Menace de grève de l’IVG : une femme dépose plainte contre le syndicat des gynécologues

Gwendoline Cros a eu recours à l’IVG il y a dix ans. Ce mercredi, elle défendra ce droit des femmes après sa plainte contre le Syngof, le syndicat qui a menacé de faire la grève de l’avortement.

 « Cela ne viendrait à l’esprit d’aucun médecin de faire la grève de la chimio ou la grève de l’opération de la prostate, mais de l’IVG, si ! » s’indigne Gwendoline.
« Cela ne viendrait à l’esprit d’aucun médecin de faire la grève de la chimio ou la grève de l’opération de la prostate, mais de l’IVG, si ! » s’indigne Gwendoline. LP/Sarah Alcalay

    Des médecins qui envisagent de faire la grève de l'IVG? La menace lui a fait l'effet d'un « coup de poing dans l'estomac ». Alors Gwendoline Cros a voulu organiser le match retour. Le Parisien le révèle, cette habitante de Lille (Nord), 37 ans, a déposé une plainte devant l'Ordre des médecins et participera ce mercredi matin à une réunion de conciliation avec Bertrand de Rochambeau, en Seine-et-Marne, là où exerce le président du Syndicat national des gynécologues et obstétriciens de France (Syngof). De nombreuses militantes, pancartes indignées en main, ont prévu de l'accompagner, bien décidées à donner de la voix.

    Gwendoline a repris des études de sage-femme. Elle est maman et blogueuse. Mais c'est bien ici la femme, estimant que le 12 mars son droit a été - une nouvelle fois - bafoué, qui agit. Ce jour-là, le puissant syndicat, déjà connu pour ses prises de position controversées sur l'avortement, publie une newsletter à destination de plus de 1500 gynécos. Pour faire pression sur le gouvernement et obtenir une meilleure assurance en cas d'erreurs médicales, le Syngof y brandit l'ultimatum « d'arrêter les IVG si la ministre de la Santé refuse de [les] recevoir ».
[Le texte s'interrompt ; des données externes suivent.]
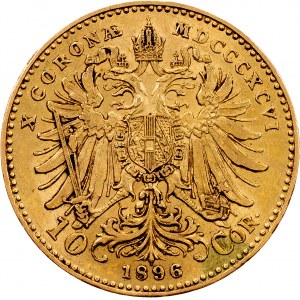 Franz Joseph I, 10 Kronen 1896, Vienna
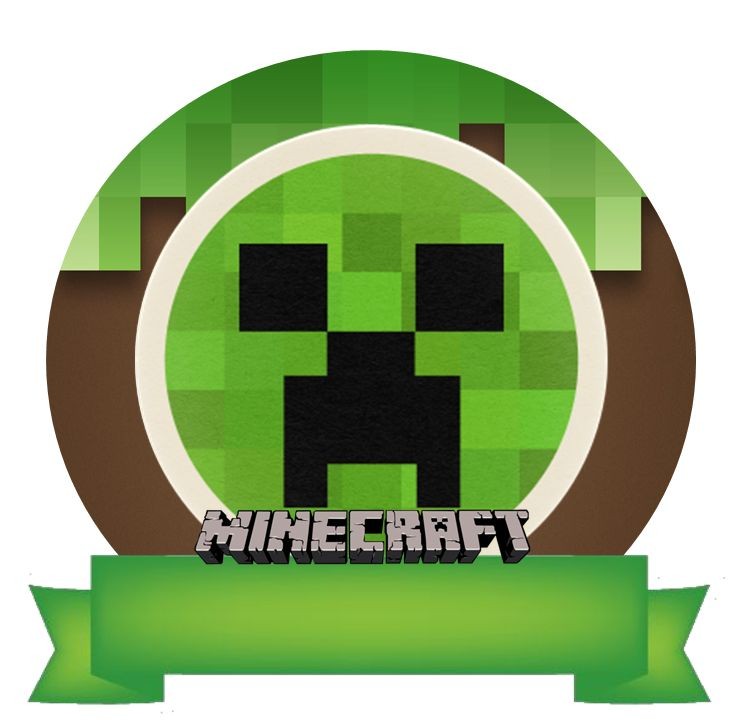 Minecraft creeper et banderole à personnaliser 20 cm azyme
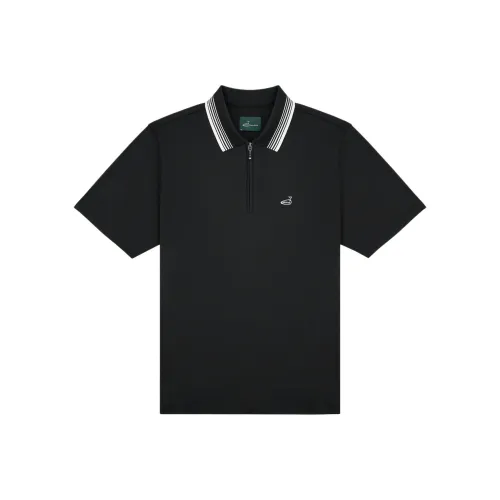 AIME LEON DORE Golf Series Черное унисекс поло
    « Il était impossible de les laisser se servir de l'IVG comme d'une monnaie d'échange. Cette emprise du pouvoir médical sur notre corps est insupportable », tranche la trentenaire, qui a fait valoir dans ses deux plaintes (visant l'ancien et le nouveau président du syndicat) les articles 3 et 31 du Code de santé publique, qui rappellent que « tout médecin doit s'abstenir, de tout acte de nature à déconsidérer sa profession ».

    « Il faut des sanctions exemplaires »

    En France, 218 000 avortements sont pratiqués chaque année. Gwendoline sait mieux que quiconque que l'on n'y va pas « la fleur au fusil », dit-elle. Avant de mettre au monde sa fille et ses deux fils, elle a eu recours il y a une dizaine d'années à l'IVG : « Pas par plaisir, mais parce que je n'étais pas, à cette époque, capable d'élever un enfant. Il fallait le faire. »

    Sur son intervention chirurgicale, elle n'a rien à redire. « J'ai été très bien prise en charge, en toute légalité, et cela, grâce aux femmes qui, avant nous, se sont battues. Mais aujourd'hui, on s'attaque insidieusement à ce droit acquis. Il y a déjà la clause de conscience (NDLR : qui permet à un professionnel de santé de refuser de pratiquer un avortement) et maintenant la menace de grève. Cela ne viendrait à l'esprit d'aucun médecin de faire la grève de la chimio ou la grève de l'opération de la prostate, mais de l'IVG, si! » lance-t-elle, de la colère dans la voix.

    Ce mercredi matin, six jours après que le Conseil national de l'Ordre a annoncé à son tour poursuivre les responsables du syndicat, elle arrivera de Lille pour rencontrer son président au siège départemental de La Rochette (Seine-et-Marne). Contacté, Bertrand De Rochambeau n'a pas souhaité faire de commentaire. Déjà, Gwendoline sait que de conciliation, la rencontre n'aura que le nom. « Il faut des sanctions exemplaires contre ceux qui prennent l'IVG en otage. J'irai, pour toutes les femmes, au bout de ma démarche. » Ce mardi, chez elle, elle a peaufiné ses affiches et pancartes. Parmi elles, « Merci Simone », ou encore « Mon IVG, mon droit ».